The home owner has paid $527,000. They own a $460,000 home and are paying $600 a month to live in their home moving forward. They also have around $2,000,000 in investments.
The renter has paid $932,200 over the past 42 years. They do not own their home and need to continue to pay $2,500 a month for their rental. They also only have $685,000 in investments from the investment of the original $40,000 they didn’t use for a down payment.
We also need to take into consideration no other costs were considered. Owning a home over 42 years is going to require at least 1 new roof, a hot water heater, HVAC replaced, an updated kitchen and a number of other costs. Even if this costs $100,000 the home owner is still miles ahead of the renter.
OTHER THINGS TO CONSIDER
Nothing is going to be this cookie cutter. Every situation is different. If you have a job that may require you to move a lot, you could be better off renting. Realtor fees, moving and storage expenses can really chew into gains.

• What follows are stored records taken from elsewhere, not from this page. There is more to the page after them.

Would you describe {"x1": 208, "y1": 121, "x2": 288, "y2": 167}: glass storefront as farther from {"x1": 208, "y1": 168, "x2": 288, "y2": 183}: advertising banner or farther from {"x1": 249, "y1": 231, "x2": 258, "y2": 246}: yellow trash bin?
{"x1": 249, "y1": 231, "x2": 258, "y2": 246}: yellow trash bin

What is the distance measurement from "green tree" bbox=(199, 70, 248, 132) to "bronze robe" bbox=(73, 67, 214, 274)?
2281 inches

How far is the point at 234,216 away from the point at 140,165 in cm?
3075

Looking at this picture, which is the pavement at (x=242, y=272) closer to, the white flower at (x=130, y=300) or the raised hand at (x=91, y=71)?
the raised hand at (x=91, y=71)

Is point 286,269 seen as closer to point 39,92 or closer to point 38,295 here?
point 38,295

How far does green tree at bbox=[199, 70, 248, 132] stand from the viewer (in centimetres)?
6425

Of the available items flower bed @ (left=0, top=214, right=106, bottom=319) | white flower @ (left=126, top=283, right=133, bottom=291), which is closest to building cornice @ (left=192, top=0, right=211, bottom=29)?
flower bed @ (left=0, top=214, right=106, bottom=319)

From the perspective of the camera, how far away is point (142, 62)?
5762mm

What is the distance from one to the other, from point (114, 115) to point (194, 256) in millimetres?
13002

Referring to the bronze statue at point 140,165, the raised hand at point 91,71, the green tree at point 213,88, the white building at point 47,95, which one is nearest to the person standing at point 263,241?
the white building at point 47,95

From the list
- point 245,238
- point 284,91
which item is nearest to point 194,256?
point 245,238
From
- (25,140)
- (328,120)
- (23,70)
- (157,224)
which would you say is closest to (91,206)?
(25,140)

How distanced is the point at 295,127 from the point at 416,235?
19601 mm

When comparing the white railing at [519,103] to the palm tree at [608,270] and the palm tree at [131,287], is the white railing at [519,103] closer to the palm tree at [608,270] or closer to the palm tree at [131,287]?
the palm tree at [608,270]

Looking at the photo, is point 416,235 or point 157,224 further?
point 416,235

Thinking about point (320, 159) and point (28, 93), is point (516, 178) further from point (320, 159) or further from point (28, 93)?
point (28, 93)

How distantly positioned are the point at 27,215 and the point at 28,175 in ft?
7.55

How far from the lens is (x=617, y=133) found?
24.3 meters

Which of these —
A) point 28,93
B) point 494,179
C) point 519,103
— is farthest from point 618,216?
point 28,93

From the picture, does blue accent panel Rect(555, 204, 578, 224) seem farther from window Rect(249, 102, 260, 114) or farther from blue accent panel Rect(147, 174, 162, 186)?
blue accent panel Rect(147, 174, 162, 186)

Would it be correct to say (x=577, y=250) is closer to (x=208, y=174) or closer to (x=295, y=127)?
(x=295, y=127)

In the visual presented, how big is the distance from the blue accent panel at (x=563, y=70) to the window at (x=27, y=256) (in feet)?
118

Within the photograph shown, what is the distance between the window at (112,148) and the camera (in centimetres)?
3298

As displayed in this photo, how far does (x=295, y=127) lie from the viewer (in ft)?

Older homes can come with a lot of additional expenses that can add up over time.
Are you handy? If you don’t know how to turn a wrench home ownership can get very expensive. Easy fixes like changing out a sink faucet may only cost a DIY guy $30, if you call a plumber or handy man you could be looking at $200. Again, these things can really add up.
With all things considered, buying is still going to be the right financial choice 99% of the time.